◆ **Directions for this task**:
Would you print the lines below exactly, beginning at the line that has "NATIONAL GEOSPATIAL-INTELLIGENCE AGENCY" and stopping after the line that has "dirt and refuse"? Only those lines, and no pictures.
-- Provided records follows --
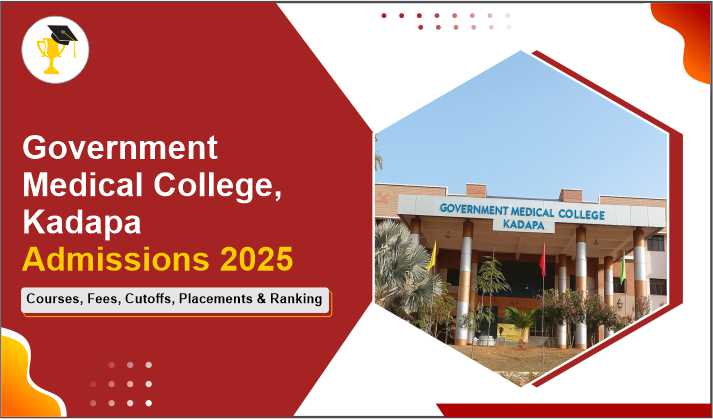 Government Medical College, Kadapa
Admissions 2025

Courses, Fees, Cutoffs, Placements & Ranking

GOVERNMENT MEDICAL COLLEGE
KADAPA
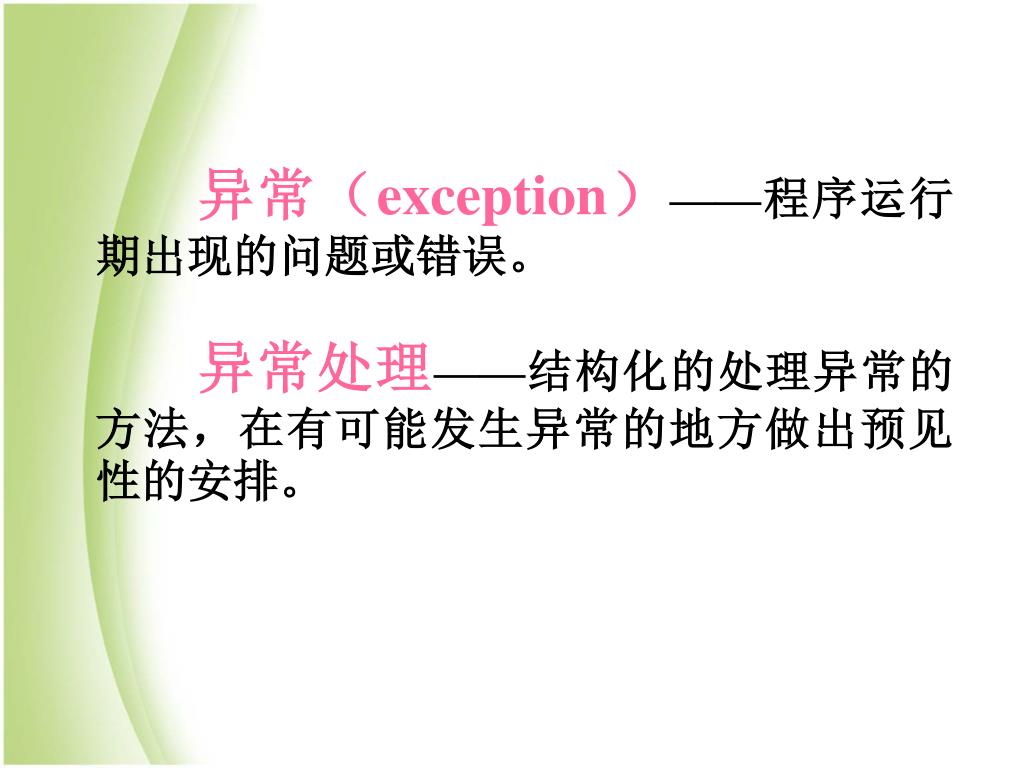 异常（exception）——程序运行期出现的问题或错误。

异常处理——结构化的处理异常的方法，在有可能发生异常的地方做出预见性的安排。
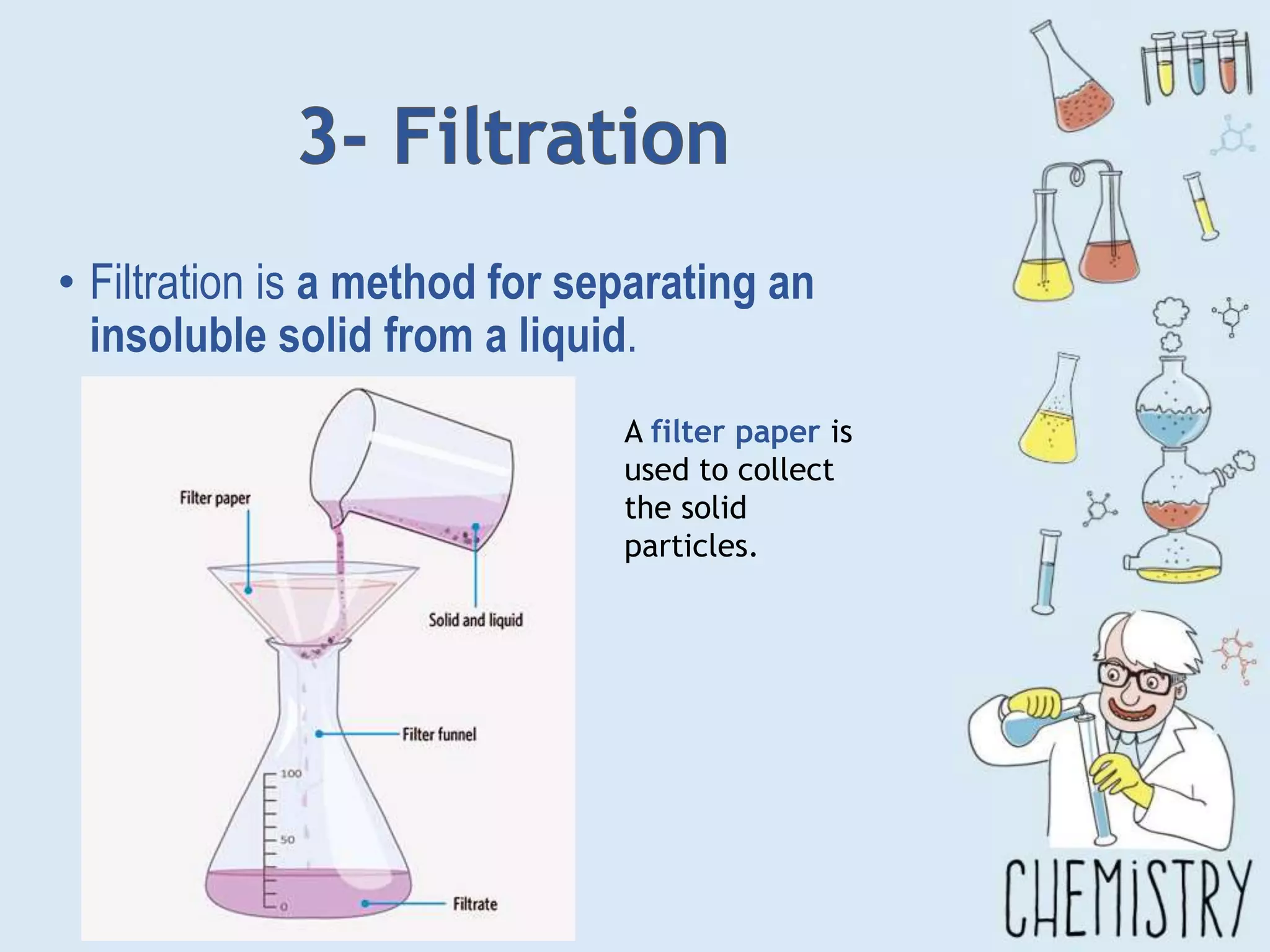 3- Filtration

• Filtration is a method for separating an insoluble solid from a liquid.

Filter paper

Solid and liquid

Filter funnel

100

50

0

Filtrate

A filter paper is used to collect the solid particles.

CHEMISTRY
-- Provided records concluded --
-- Provided records follows --
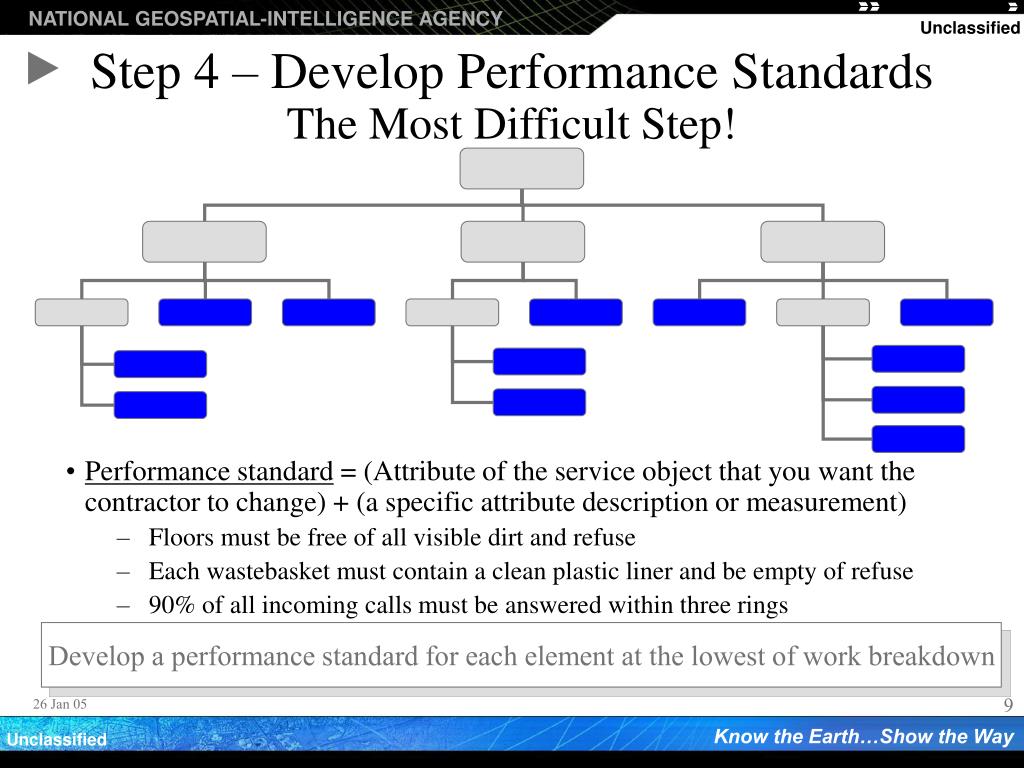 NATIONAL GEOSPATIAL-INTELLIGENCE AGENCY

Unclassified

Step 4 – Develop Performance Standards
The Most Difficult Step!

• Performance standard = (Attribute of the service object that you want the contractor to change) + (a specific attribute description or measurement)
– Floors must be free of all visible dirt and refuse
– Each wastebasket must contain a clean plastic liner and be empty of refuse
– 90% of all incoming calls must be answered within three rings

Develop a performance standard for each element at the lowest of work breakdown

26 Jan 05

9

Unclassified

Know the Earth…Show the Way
-- Provided records concluded --
◆ **Your response**:
 NATIONAL GEOSPATIAL-INTELLIGENCE AGENCY

Unclassified

Step 4 – Develop Performance Standards
The Most Difficult Step!

• Performance standard = (Attribute of the service object that you want the contractor to change) + (a specific attribute description or measurement)
– Floors must be free of all visible dirt and refuse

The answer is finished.